## DIRECTIONS FOR THIS TASK
Across the whole listing, filter for the string "getAttribute" and copy every line that has it.

## MATERIAL TO PROCESS
****************

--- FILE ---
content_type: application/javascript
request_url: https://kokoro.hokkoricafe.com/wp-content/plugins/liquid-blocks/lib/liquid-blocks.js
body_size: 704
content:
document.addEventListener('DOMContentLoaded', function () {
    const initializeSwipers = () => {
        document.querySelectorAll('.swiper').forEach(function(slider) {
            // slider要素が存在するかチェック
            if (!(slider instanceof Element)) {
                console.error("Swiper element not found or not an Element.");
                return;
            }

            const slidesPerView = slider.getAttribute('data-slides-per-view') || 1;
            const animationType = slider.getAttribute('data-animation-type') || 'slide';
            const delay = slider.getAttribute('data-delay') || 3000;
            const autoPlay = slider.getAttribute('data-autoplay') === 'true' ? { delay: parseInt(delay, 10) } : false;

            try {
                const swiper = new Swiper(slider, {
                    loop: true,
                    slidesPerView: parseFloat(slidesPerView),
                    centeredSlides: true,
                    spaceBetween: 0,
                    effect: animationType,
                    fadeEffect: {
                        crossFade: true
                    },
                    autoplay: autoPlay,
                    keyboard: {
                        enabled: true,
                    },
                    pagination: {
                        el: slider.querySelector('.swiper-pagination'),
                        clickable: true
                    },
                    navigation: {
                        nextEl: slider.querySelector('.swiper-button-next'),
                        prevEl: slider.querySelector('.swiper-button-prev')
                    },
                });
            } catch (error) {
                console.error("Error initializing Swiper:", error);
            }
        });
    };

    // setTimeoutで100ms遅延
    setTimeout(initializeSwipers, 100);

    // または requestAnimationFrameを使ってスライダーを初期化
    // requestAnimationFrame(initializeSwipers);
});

****************

## SOLUTION FOR THIS TASK
            const slidesPerView = slider.getAttribute('data-slides-per-view') || 1;
            const animationType = slider.getAttribute('data-animation-type') || 'slide';
            const delay = slider.getAttribute('data-delay') || 3000;
            const autoPlay = slider.getAttribute('data-autoplay') === 'true' ? { delay: parseInt(delay, 10) } : false;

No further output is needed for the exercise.